O Preço do Silêncio Técnico

A naturalização do silêncio público sobre regulação financeira tem um custo que se pode medir, ainda que aproximadamente. As taxas de juros praticadas no Brasil — tanto a taxa básica quanto os spreads bancários que transformam a Selic em crédito ao consumidor — estão entre as mais altas do mundo. Essa estrutura de juros representa o maior processo de  transferência de renda de devedores para credores, de setor produtivo para setor financeiro, de trabalho para capital. Ela é sustentada por uma arquitetura regulatória que foi construída com participação ínfima dos que pagam o custo e participação máxima dos que recebem o benefício. E poderá custar, no limite, até a eleição de Lula.

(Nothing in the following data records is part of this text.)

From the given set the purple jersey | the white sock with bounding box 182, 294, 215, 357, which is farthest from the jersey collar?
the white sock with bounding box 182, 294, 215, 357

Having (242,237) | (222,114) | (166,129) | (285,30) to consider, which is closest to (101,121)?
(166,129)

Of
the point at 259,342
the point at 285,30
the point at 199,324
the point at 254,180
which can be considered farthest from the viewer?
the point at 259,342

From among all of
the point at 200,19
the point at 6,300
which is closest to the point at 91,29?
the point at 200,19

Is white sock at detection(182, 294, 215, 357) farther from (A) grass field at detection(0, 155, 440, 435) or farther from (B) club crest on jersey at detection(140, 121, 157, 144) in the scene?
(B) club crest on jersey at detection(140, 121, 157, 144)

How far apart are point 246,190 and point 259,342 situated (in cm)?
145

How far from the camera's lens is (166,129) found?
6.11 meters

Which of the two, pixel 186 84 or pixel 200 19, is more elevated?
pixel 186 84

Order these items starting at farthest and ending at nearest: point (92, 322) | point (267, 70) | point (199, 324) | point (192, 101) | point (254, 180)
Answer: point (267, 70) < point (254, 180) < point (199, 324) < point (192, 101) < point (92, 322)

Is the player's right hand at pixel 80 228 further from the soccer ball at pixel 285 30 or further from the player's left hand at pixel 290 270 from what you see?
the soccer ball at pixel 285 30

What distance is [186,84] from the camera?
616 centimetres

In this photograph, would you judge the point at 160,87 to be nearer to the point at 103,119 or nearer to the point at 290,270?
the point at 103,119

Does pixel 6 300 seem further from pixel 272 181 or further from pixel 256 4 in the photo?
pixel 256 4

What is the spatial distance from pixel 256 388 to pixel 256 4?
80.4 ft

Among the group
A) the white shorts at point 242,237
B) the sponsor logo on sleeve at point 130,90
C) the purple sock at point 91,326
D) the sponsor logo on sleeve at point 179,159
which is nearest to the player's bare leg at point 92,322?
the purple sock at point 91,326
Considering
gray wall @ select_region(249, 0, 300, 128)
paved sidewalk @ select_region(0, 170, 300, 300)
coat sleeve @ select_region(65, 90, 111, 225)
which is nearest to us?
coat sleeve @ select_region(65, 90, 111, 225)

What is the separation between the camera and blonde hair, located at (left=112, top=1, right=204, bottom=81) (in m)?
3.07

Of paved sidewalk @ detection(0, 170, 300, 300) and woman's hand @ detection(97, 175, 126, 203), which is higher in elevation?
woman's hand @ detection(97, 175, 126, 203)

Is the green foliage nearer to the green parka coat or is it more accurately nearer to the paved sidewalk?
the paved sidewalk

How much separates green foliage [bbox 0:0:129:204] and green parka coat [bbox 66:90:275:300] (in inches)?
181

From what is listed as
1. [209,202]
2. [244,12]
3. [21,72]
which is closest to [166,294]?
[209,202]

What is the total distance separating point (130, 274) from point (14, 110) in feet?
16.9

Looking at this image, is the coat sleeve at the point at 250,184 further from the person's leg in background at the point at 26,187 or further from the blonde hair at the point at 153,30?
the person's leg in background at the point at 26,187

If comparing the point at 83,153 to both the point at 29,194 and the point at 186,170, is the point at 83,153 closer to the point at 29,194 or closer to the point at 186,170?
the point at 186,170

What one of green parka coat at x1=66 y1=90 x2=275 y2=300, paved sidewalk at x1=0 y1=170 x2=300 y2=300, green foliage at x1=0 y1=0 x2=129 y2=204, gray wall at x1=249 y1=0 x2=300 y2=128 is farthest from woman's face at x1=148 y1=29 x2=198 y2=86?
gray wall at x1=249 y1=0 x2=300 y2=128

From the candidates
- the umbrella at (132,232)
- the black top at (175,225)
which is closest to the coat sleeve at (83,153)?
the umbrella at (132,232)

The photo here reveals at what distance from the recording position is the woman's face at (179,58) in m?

O estudo do Banco Mundial conclui que “projetos públicos funcionam melhor quando as pessoas afetadas participam”. A tese é óbvia — e é precisamente por isso que sua não-aplicação ao sistema financeiro brasileiro não é descuido. É escolha. Uma escolha que os “cabeças de planilha” souberam sustentar ao longo de décadas, com o mesmo arsenal que sempre usaram: a linguagem técnica impenetrável, a narrativa da inevitabilidade, e a desqualificação sistemática de qualquer questionamento como populismo ou ignorância econômica.

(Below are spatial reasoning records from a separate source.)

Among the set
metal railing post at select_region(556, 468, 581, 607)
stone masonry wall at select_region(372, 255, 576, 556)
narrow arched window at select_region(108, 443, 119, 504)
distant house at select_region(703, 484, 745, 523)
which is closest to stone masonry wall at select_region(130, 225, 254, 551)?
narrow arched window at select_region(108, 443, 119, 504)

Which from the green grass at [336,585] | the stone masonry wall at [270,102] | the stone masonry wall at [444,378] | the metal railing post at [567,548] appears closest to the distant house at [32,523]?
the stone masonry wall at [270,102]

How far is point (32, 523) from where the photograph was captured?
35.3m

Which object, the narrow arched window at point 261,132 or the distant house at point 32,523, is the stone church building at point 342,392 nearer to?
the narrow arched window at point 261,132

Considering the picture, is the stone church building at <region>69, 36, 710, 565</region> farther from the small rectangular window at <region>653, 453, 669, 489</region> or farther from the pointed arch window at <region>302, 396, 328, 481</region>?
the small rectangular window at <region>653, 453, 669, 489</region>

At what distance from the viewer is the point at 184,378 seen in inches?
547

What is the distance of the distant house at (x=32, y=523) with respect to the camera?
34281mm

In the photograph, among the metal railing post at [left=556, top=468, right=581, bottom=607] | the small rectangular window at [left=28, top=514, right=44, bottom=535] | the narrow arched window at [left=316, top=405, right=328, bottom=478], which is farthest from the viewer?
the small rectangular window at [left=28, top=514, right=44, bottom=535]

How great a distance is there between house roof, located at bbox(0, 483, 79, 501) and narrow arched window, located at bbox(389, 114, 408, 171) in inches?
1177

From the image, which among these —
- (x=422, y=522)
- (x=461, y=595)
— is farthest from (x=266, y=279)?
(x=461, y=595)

A democracia participativa que o Brasil construiu nas últimas quatro décadas é real, nos seus domínios. Mas parou exatamente onde o poder financeiro começa. E enquanto essa fronteira não for cruzada — com mecanismos reais de participação cidadã na regulação financeira, com quarentenas efetivas, com audiências públicas substantivas sobre política monetária e cambial, com accountability para falhas regulatórias —, a sofisticação institucional do restante servirá, sobretudo, para dar legitimidade democrática a um sistema que, no seu núcleo mais consequente, não é democrático.

Está na hora de começar a discutir a recriação do Conselho Monetário Nacional, sobre o qual falarei em outra oportunidade.